Herpes outbreaks tend to come and go, depending on the severity of the case, the cat's situation, nourishment, stress levels, etc. There are supplements you can give to boost the immune system and lessen the effects but they are not a cure. One of my cats has herpes, which manifests in a terrible eye infection every year or so. I always treat him immediately with antibiotics and supplements, but it still takes a long time to clear.

If the kitten has underlying herpes, at least some of the other cats are likely to have it as well. Kittens from the same litter would be at extreme risk, for instance.

If you are attached to them, the best thing you can do for their overall health and your own sanity is to gradually get all these cats fixed (if there are more males, start with the females).

The incidence of fights will drop like a stone (along with wounds and infections). No more yowling, exhausted females or sick kittens to bring back from the brink. Calmness will reign!

Just to add to this tall order, they should be vaccinated to the max every couple of years, wormed, and treated for fleas.

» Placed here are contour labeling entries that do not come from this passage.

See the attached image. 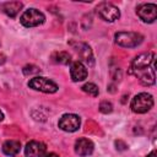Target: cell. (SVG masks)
Wrapping results in <instances>:
<instances>
[{
	"instance_id": "277c9868",
	"label": "cell",
	"mask_w": 157,
	"mask_h": 157,
	"mask_svg": "<svg viewBox=\"0 0 157 157\" xmlns=\"http://www.w3.org/2000/svg\"><path fill=\"white\" fill-rule=\"evenodd\" d=\"M44 21H45L44 13L37 9H28L20 17V22L25 27H36L44 23Z\"/></svg>"
},
{
	"instance_id": "8992f818",
	"label": "cell",
	"mask_w": 157,
	"mask_h": 157,
	"mask_svg": "<svg viewBox=\"0 0 157 157\" xmlns=\"http://www.w3.org/2000/svg\"><path fill=\"white\" fill-rule=\"evenodd\" d=\"M96 11H97V15L102 20H104L107 22H113V21L118 20L119 16H120L119 9L115 5L110 4V2H101V4H98V6L96 7Z\"/></svg>"
},
{
	"instance_id": "5bb4252c",
	"label": "cell",
	"mask_w": 157,
	"mask_h": 157,
	"mask_svg": "<svg viewBox=\"0 0 157 157\" xmlns=\"http://www.w3.org/2000/svg\"><path fill=\"white\" fill-rule=\"evenodd\" d=\"M21 150V142L17 140H7L2 144V152L7 156H16Z\"/></svg>"
},
{
	"instance_id": "ac0fdd59",
	"label": "cell",
	"mask_w": 157,
	"mask_h": 157,
	"mask_svg": "<svg viewBox=\"0 0 157 157\" xmlns=\"http://www.w3.org/2000/svg\"><path fill=\"white\" fill-rule=\"evenodd\" d=\"M99 110H101L102 113H104V114H108V113H110V112L113 110V105H112L110 102L103 101V102H101V104H99Z\"/></svg>"
},
{
	"instance_id": "30bf717a",
	"label": "cell",
	"mask_w": 157,
	"mask_h": 157,
	"mask_svg": "<svg viewBox=\"0 0 157 157\" xmlns=\"http://www.w3.org/2000/svg\"><path fill=\"white\" fill-rule=\"evenodd\" d=\"M47 147L40 141H29L25 147L26 157H43L47 152Z\"/></svg>"
},
{
	"instance_id": "44dd1931",
	"label": "cell",
	"mask_w": 157,
	"mask_h": 157,
	"mask_svg": "<svg viewBox=\"0 0 157 157\" xmlns=\"http://www.w3.org/2000/svg\"><path fill=\"white\" fill-rule=\"evenodd\" d=\"M146 157H157V152H156V150H152Z\"/></svg>"
},
{
	"instance_id": "6da1fadb",
	"label": "cell",
	"mask_w": 157,
	"mask_h": 157,
	"mask_svg": "<svg viewBox=\"0 0 157 157\" xmlns=\"http://www.w3.org/2000/svg\"><path fill=\"white\" fill-rule=\"evenodd\" d=\"M155 53L147 52L142 53L131 61L129 72L134 76H136L141 85L144 86H152L155 85L156 76H155Z\"/></svg>"
},
{
	"instance_id": "7a4b0ae2",
	"label": "cell",
	"mask_w": 157,
	"mask_h": 157,
	"mask_svg": "<svg viewBox=\"0 0 157 157\" xmlns=\"http://www.w3.org/2000/svg\"><path fill=\"white\" fill-rule=\"evenodd\" d=\"M152 105H153V97L146 92H141L136 94L131 99V104H130L131 110L137 114H144L148 112L152 108Z\"/></svg>"
},
{
	"instance_id": "5b68a950",
	"label": "cell",
	"mask_w": 157,
	"mask_h": 157,
	"mask_svg": "<svg viewBox=\"0 0 157 157\" xmlns=\"http://www.w3.org/2000/svg\"><path fill=\"white\" fill-rule=\"evenodd\" d=\"M28 86L36 91H40L44 93H55L59 88L54 81L47 77H42V76H36L32 80H29Z\"/></svg>"
},
{
	"instance_id": "ffe728a7",
	"label": "cell",
	"mask_w": 157,
	"mask_h": 157,
	"mask_svg": "<svg viewBox=\"0 0 157 157\" xmlns=\"http://www.w3.org/2000/svg\"><path fill=\"white\" fill-rule=\"evenodd\" d=\"M43 157H59V155H56L54 152H49V153H45Z\"/></svg>"
},
{
	"instance_id": "e0dca14e",
	"label": "cell",
	"mask_w": 157,
	"mask_h": 157,
	"mask_svg": "<svg viewBox=\"0 0 157 157\" xmlns=\"http://www.w3.org/2000/svg\"><path fill=\"white\" fill-rule=\"evenodd\" d=\"M39 72H40V69L38 66H36V65H26L23 67V74L26 76H28V75H37Z\"/></svg>"
},
{
	"instance_id": "ba28073f",
	"label": "cell",
	"mask_w": 157,
	"mask_h": 157,
	"mask_svg": "<svg viewBox=\"0 0 157 157\" xmlns=\"http://www.w3.org/2000/svg\"><path fill=\"white\" fill-rule=\"evenodd\" d=\"M136 13L144 22L151 23L157 18V6L156 4H141L136 9Z\"/></svg>"
},
{
	"instance_id": "603a6c76",
	"label": "cell",
	"mask_w": 157,
	"mask_h": 157,
	"mask_svg": "<svg viewBox=\"0 0 157 157\" xmlns=\"http://www.w3.org/2000/svg\"><path fill=\"white\" fill-rule=\"evenodd\" d=\"M2 119H4V114H2V112L0 110V121H1Z\"/></svg>"
},
{
	"instance_id": "9c48e42d",
	"label": "cell",
	"mask_w": 157,
	"mask_h": 157,
	"mask_svg": "<svg viewBox=\"0 0 157 157\" xmlns=\"http://www.w3.org/2000/svg\"><path fill=\"white\" fill-rule=\"evenodd\" d=\"M69 44L76 52V54L81 58L82 61H85L88 65H93V54L88 44L82 42H70Z\"/></svg>"
},
{
	"instance_id": "52a82bcc",
	"label": "cell",
	"mask_w": 157,
	"mask_h": 157,
	"mask_svg": "<svg viewBox=\"0 0 157 157\" xmlns=\"http://www.w3.org/2000/svg\"><path fill=\"white\" fill-rule=\"evenodd\" d=\"M81 125V119L78 115L76 114H64L60 119H59V123H58V126L64 130V131H67V132H74L76 130H78Z\"/></svg>"
},
{
	"instance_id": "8fae6325",
	"label": "cell",
	"mask_w": 157,
	"mask_h": 157,
	"mask_svg": "<svg viewBox=\"0 0 157 157\" xmlns=\"http://www.w3.org/2000/svg\"><path fill=\"white\" fill-rule=\"evenodd\" d=\"M93 150H94V145L88 139L81 137V139L76 140V142H75V152L81 157H86V156L92 155Z\"/></svg>"
},
{
	"instance_id": "d6986e66",
	"label": "cell",
	"mask_w": 157,
	"mask_h": 157,
	"mask_svg": "<svg viewBox=\"0 0 157 157\" xmlns=\"http://www.w3.org/2000/svg\"><path fill=\"white\" fill-rule=\"evenodd\" d=\"M115 146H117V150H119V151H125L126 148H128V145L123 141V140H115Z\"/></svg>"
},
{
	"instance_id": "7c38bea8",
	"label": "cell",
	"mask_w": 157,
	"mask_h": 157,
	"mask_svg": "<svg viewBox=\"0 0 157 157\" xmlns=\"http://www.w3.org/2000/svg\"><path fill=\"white\" fill-rule=\"evenodd\" d=\"M70 76L72 78L74 82H78V81H83L87 77V69L83 65L82 61H74L71 63L70 66Z\"/></svg>"
},
{
	"instance_id": "7402d4cb",
	"label": "cell",
	"mask_w": 157,
	"mask_h": 157,
	"mask_svg": "<svg viewBox=\"0 0 157 157\" xmlns=\"http://www.w3.org/2000/svg\"><path fill=\"white\" fill-rule=\"evenodd\" d=\"M5 61H6V58H5V55L0 53V65H1V64H4Z\"/></svg>"
},
{
	"instance_id": "4fadbf2b",
	"label": "cell",
	"mask_w": 157,
	"mask_h": 157,
	"mask_svg": "<svg viewBox=\"0 0 157 157\" xmlns=\"http://www.w3.org/2000/svg\"><path fill=\"white\" fill-rule=\"evenodd\" d=\"M22 6H23V4L20 1H9V2L2 4L1 9L9 17H16L17 13L20 12V10L22 9Z\"/></svg>"
},
{
	"instance_id": "9a60e30c",
	"label": "cell",
	"mask_w": 157,
	"mask_h": 157,
	"mask_svg": "<svg viewBox=\"0 0 157 157\" xmlns=\"http://www.w3.org/2000/svg\"><path fill=\"white\" fill-rule=\"evenodd\" d=\"M52 59L56 64H61V65H69V64H71V55L67 52H56V53L53 54Z\"/></svg>"
},
{
	"instance_id": "3957f363",
	"label": "cell",
	"mask_w": 157,
	"mask_h": 157,
	"mask_svg": "<svg viewBox=\"0 0 157 157\" xmlns=\"http://www.w3.org/2000/svg\"><path fill=\"white\" fill-rule=\"evenodd\" d=\"M117 44L124 48H134L142 43L144 36L137 32H118L114 36Z\"/></svg>"
},
{
	"instance_id": "2e32d148",
	"label": "cell",
	"mask_w": 157,
	"mask_h": 157,
	"mask_svg": "<svg viewBox=\"0 0 157 157\" xmlns=\"http://www.w3.org/2000/svg\"><path fill=\"white\" fill-rule=\"evenodd\" d=\"M81 88H82V91H83V92H86L87 94H90V96H92V97H97V96H98V93H99L98 87H97L94 83H92V82L85 83Z\"/></svg>"
}]
</instances>
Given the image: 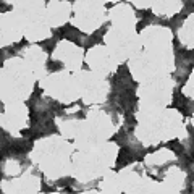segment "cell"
I'll use <instances>...</instances> for the list:
<instances>
[{
	"label": "cell",
	"mask_w": 194,
	"mask_h": 194,
	"mask_svg": "<svg viewBox=\"0 0 194 194\" xmlns=\"http://www.w3.org/2000/svg\"><path fill=\"white\" fill-rule=\"evenodd\" d=\"M53 44H55V39H52V41H42V42H39V46H42L44 49H47V52H52L53 50Z\"/></svg>",
	"instance_id": "obj_1"
},
{
	"label": "cell",
	"mask_w": 194,
	"mask_h": 194,
	"mask_svg": "<svg viewBox=\"0 0 194 194\" xmlns=\"http://www.w3.org/2000/svg\"><path fill=\"white\" fill-rule=\"evenodd\" d=\"M49 70H50V71H55V70H61V68H63V65H61V63H58V61H57V63H52V61H49Z\"/></svg>",
	"instance_id": "obj_2"
}]
</instances>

Other than that, good food (the best quality you can afford), scraps of raw or cooked meat (no bones please), no milk (gives them tummy ache and diarrhea, although a tiny amount of cream in the dead of winter is OK), and a warm place to sleep are the ticket.

Thanks for caring.

provobis
January 31st, 2007, 10:36 AM
Thaks for the good advice. As for contagion might what the cats (kitten) have be contagious also for dogs and/or humans? Herpes? That sounds scary especially if humans can contract something of what the cats have.

badger
January 31st, 2007, 12:30 PM
None of these conditions can be transmitted to humans. I'm not sure about dogs, so better wait for someone more knowledgeable.